Provided records:

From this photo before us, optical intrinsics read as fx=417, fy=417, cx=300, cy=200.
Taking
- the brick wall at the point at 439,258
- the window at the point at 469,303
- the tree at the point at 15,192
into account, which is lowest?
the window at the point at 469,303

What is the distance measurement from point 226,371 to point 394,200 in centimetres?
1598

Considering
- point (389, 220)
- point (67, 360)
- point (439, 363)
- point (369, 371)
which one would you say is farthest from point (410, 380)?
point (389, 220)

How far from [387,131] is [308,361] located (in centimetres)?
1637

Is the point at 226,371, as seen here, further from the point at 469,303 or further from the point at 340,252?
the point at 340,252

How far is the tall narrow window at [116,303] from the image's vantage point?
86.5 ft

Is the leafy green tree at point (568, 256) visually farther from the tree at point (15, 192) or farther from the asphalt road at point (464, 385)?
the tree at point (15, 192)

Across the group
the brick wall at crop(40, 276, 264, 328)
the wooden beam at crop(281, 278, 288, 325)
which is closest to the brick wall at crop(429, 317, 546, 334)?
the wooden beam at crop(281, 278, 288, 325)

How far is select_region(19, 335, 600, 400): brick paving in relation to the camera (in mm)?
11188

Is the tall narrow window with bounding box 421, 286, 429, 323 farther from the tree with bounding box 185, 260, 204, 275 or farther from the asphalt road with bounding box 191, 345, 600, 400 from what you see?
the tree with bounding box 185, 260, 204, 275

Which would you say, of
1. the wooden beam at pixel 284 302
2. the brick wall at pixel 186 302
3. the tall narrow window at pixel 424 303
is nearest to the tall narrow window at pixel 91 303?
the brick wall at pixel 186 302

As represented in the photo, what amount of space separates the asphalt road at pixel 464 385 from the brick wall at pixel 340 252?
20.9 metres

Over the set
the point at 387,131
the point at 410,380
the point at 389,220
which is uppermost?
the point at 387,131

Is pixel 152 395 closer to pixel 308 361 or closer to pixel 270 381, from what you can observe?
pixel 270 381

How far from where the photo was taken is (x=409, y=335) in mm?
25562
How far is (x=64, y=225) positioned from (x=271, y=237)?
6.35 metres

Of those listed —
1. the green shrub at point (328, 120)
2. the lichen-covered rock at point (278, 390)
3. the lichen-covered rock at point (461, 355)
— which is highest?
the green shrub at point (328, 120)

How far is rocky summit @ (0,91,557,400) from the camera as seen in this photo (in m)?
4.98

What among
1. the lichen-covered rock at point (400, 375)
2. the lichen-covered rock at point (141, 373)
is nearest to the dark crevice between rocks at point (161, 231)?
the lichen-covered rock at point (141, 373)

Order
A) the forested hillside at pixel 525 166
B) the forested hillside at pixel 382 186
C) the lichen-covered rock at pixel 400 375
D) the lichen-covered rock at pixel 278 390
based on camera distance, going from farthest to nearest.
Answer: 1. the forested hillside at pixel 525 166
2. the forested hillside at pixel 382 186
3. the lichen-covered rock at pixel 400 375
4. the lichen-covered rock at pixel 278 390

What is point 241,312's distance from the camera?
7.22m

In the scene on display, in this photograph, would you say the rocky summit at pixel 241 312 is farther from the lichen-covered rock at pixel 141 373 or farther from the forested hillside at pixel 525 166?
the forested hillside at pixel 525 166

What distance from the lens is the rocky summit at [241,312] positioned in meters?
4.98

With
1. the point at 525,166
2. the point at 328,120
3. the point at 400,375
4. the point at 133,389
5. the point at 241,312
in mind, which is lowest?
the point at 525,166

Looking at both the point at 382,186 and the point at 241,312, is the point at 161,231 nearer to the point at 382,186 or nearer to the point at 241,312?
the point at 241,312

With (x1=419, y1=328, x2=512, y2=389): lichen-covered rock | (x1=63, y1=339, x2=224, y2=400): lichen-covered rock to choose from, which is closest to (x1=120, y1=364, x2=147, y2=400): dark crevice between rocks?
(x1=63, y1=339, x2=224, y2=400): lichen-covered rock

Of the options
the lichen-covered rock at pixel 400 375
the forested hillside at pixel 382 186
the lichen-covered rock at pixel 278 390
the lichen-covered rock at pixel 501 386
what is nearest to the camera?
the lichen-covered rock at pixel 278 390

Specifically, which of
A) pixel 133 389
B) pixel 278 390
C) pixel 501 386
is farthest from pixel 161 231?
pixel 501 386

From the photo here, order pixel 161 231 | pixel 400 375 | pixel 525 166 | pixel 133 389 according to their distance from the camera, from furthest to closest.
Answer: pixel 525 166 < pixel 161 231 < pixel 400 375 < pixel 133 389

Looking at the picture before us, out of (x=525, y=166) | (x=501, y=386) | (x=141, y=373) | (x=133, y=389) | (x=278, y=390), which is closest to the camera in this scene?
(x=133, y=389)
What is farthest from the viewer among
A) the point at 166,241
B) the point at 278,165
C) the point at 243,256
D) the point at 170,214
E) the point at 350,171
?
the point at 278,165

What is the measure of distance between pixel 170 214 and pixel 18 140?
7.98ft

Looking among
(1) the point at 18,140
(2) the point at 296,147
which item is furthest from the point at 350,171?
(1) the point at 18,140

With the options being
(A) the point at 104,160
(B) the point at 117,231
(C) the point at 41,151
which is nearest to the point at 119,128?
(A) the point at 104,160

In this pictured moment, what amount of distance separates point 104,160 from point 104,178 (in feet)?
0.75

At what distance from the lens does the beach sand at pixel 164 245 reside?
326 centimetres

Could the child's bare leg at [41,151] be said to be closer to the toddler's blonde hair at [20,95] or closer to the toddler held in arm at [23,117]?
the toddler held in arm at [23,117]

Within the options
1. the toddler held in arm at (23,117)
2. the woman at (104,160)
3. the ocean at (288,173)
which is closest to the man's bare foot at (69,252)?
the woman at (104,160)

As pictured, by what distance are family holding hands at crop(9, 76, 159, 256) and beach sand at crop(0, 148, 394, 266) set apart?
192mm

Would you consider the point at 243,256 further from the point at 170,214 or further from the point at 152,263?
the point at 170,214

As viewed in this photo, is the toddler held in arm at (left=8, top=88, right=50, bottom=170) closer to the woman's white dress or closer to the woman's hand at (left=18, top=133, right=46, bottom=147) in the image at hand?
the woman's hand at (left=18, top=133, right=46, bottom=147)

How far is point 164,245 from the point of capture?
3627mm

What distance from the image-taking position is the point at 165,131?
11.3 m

---

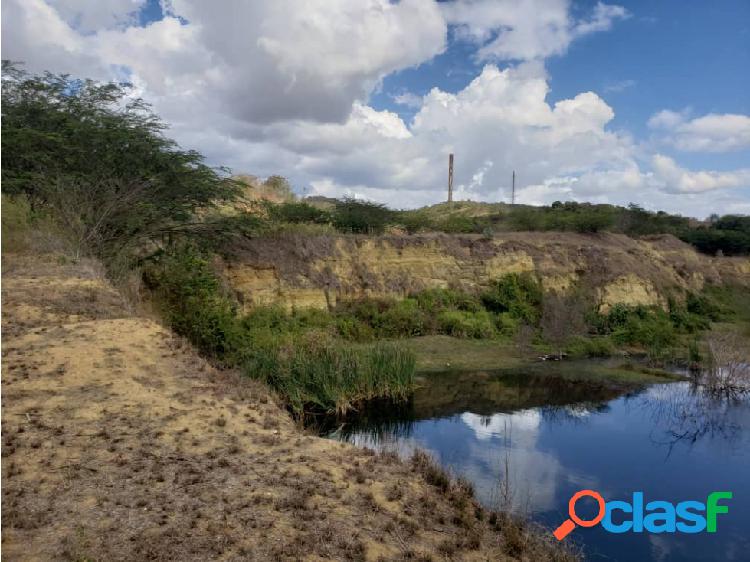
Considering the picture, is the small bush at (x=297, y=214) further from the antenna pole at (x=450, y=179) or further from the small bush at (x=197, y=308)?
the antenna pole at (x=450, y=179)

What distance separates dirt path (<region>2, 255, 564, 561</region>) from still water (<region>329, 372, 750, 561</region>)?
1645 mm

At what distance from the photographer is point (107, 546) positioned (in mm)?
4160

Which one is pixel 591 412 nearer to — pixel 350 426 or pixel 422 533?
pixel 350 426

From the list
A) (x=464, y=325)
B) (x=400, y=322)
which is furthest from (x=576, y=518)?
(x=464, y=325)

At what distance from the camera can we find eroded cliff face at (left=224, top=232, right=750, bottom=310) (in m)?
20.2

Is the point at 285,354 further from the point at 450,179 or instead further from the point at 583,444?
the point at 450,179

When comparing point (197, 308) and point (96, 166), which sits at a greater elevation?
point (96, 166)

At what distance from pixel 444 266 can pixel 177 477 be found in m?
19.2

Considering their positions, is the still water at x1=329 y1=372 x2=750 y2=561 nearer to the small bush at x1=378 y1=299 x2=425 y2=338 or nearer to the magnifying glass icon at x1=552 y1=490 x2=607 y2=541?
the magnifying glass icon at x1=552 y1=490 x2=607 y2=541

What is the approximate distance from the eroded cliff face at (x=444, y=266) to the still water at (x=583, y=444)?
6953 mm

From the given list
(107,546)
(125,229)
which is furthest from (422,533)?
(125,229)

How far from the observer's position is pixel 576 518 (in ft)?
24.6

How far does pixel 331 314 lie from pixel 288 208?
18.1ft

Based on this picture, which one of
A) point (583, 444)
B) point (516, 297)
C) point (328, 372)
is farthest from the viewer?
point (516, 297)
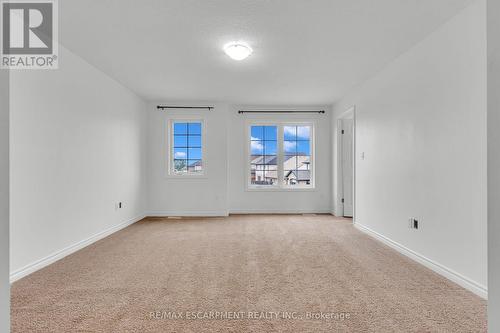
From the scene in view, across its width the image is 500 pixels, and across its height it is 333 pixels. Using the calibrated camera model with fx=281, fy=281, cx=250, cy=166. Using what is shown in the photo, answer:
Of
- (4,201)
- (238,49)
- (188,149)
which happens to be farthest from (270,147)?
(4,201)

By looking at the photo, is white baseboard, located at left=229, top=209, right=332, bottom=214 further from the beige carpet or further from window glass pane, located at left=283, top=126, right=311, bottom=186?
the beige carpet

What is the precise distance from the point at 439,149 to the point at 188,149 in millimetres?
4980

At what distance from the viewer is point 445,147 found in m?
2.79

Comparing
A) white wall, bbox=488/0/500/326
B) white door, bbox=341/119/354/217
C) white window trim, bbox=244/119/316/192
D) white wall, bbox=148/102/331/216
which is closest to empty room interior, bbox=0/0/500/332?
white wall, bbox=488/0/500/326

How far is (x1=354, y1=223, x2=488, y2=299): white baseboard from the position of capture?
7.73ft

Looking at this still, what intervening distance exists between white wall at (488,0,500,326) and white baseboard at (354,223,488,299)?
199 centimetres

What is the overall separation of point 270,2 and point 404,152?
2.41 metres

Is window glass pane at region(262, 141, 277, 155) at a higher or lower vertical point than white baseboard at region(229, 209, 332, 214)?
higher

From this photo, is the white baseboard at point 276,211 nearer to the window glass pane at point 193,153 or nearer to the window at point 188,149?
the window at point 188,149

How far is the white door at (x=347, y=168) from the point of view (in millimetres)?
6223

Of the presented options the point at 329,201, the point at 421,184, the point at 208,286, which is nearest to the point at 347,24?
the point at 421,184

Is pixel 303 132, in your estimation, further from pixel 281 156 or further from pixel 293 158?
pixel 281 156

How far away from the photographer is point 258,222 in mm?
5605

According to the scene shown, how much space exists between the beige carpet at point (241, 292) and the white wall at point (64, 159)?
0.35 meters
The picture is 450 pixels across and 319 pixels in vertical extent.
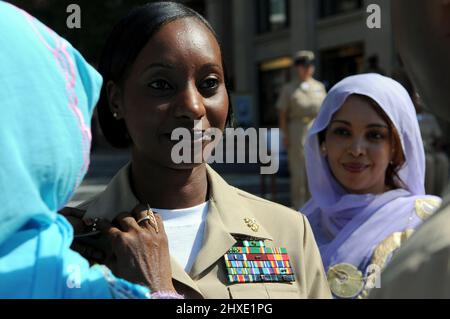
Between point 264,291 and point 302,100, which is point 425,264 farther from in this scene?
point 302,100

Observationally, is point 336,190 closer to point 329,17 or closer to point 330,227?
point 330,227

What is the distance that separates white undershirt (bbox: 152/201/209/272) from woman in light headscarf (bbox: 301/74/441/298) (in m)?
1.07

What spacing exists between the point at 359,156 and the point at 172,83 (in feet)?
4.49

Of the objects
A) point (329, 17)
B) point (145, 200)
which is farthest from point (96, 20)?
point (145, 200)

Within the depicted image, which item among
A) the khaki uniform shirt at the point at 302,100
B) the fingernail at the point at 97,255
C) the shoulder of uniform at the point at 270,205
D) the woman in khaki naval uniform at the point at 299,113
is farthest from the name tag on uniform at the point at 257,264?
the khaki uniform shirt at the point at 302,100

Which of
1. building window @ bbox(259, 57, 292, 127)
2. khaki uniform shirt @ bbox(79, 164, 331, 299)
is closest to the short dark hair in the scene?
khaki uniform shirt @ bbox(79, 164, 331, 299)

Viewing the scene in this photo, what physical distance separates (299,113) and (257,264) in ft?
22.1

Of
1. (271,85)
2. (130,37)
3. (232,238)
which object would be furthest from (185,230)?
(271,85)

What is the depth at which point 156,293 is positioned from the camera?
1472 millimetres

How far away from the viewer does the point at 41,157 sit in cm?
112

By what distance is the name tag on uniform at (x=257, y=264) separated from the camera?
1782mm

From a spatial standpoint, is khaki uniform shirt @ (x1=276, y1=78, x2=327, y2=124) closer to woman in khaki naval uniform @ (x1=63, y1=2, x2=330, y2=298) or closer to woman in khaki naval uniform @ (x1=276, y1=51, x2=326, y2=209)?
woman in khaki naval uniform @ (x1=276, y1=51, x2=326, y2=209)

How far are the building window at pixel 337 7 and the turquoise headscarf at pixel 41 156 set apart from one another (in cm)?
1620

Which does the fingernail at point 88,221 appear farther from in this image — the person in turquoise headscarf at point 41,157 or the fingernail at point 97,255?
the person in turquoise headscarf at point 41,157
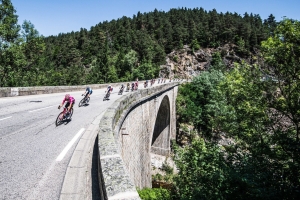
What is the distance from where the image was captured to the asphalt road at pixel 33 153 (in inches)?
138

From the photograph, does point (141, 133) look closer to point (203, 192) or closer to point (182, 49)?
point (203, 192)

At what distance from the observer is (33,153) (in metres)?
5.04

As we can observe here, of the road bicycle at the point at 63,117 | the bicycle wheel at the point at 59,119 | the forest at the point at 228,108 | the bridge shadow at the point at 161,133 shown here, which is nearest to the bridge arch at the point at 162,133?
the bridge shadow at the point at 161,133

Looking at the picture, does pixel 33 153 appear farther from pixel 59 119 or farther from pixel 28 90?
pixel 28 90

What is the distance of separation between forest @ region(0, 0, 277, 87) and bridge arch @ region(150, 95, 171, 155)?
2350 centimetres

Task requirements: Rewrite the lines between the one containing "From this photo before" and the one containing "into account, which is lowest?", inclusive, with "brick wall" replaced by "stone wall" and everything else left as it stands.

Full solution:
From this photo before us, optical intrinsics read as fx=417, fy=417, cx=300, cy=200.
Taking
- the stone wall at the point at 439,258
- the window at the point at 469,303
- the tree at the point at 15,192
into account, which is lowest?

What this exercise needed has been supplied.